One dark streaming morning as she swilled out the cowshed, Annie thought about that. Her hands were stuck with cold on the handle of the almost bald long brush. For one thing there wasn’t any time for sitting still and closing your eyes, but even if there had been, Annie felt sure Jesus had never visited this terrible desolate place set in the side of a hill. Up here there was nothing but hard faces and cold hard words, and that terrib
le loud laugh when Mr Eccles decided something was funny. Hatred exploded between him and his wife whenever they came within shouting distance of one another, but he never lifted a hand to her. Just turned on his heel and let out a great bellowing roar, as if he was relishing a sick and personal joke. As if he knew something nobody else did.
The children, too, were strangely unlovable. Sticky, sly and devious, they would grab food from the table, wolf it down without chewing, swallowing it whole as far as Annie could judge. Like dogs. They stared at her with flat pale eyes, scratching their barley-pale heads, picking at sores on their chins.
The smaller ones shivered with fear rather than cold when she stripped off their clothes to stand them in a dolly-tub when she couldn’t find a bath anywhere. She sat the older ones on the wooden draining board and told them to wash themselves all over, but they left black tidemarks round their necks and green ropes of slime descending from their nostrils. They dribbled down their chins. They were in a state of constant wetness.

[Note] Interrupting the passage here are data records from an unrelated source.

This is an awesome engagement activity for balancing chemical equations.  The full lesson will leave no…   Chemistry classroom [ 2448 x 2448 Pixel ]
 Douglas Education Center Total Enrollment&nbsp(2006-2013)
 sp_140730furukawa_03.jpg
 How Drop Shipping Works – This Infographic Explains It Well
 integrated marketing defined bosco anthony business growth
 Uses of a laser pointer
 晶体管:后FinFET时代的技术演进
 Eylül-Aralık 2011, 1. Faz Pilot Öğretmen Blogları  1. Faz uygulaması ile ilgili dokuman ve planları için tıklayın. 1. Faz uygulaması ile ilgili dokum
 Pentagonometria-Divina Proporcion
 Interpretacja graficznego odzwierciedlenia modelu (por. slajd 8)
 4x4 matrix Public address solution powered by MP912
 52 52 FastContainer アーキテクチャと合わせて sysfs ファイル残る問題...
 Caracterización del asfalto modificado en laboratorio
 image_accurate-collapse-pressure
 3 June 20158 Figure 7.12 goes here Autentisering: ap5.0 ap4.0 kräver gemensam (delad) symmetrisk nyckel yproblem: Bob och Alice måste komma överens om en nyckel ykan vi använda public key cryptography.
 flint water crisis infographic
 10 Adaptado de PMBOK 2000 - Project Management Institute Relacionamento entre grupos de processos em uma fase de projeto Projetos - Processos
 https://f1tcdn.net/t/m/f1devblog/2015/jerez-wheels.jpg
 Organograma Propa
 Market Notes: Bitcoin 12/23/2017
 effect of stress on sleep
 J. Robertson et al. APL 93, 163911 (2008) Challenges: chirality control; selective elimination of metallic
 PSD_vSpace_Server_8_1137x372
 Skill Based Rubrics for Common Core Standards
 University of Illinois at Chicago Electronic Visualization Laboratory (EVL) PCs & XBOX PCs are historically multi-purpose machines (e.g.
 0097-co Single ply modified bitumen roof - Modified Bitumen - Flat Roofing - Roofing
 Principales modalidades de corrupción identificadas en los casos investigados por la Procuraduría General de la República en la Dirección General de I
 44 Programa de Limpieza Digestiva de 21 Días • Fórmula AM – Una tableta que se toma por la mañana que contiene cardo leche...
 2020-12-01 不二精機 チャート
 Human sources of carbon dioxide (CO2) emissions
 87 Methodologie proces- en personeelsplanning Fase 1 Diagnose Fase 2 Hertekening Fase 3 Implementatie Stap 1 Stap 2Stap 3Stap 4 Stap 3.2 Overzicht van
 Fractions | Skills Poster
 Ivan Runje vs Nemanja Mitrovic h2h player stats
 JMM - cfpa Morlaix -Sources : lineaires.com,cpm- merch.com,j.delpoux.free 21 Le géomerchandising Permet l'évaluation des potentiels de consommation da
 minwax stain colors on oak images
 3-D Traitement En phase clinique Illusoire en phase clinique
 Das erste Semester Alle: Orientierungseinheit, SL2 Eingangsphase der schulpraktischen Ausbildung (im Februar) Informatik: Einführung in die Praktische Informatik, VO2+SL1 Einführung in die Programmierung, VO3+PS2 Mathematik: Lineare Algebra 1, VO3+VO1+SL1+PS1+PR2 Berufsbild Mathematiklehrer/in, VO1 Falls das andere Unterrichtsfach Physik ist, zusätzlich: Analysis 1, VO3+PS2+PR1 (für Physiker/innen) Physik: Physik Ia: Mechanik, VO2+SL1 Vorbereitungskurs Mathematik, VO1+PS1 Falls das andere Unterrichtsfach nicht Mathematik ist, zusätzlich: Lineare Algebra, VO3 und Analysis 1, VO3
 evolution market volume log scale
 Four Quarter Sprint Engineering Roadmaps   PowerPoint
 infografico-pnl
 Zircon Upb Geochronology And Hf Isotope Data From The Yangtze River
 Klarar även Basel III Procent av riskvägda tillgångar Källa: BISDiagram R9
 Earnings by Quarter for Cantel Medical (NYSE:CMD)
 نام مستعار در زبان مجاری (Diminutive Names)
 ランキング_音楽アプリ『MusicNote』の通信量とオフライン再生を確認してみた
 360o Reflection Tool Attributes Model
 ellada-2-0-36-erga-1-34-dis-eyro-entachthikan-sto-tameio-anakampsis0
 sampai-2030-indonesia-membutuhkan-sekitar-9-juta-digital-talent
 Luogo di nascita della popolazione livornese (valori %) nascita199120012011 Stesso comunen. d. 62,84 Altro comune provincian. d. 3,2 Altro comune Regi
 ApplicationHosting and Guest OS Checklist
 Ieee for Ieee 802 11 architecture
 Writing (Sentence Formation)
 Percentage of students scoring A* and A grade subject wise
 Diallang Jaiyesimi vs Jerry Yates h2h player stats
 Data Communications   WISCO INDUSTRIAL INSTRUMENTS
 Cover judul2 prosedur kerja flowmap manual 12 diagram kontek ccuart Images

‘I don’t know why you bother,’ their mother said, staring into the fire, her eyes blank. ‘They get enough colds as it is. Every one of them had the convulsions when they were teething. The boys worse than the girls. That one under the table was blue and stiff for an hour. Too much water on the body saps the strength. Anyroad, you’ve no sooner got them clean than they’re mucky again.’
‘I can’t get them to respond to me at all,’ Annie worried.
‘I don’t think they like you,’ Lily said, taking a hairpin from her slipping bun and rotating it round and round in her right ear. ‘They never take a liking to anybody. I know they don’t like me.’ She picked a small scab on the side of her nose. ‘Our Toby liked me, but he’s best off where he is with nobody taking to anybody round here.’
Benjamin appeared to like Annie. He clung to her like a leech, so that she became adept at carrying him around on her hip. She propped him up in a wooden box as she worked, talking to him, and sometimes a semblance of a chuckle would startle her so much she would have to stop what she was doing to rush over to him and cover his pale little face with kisses.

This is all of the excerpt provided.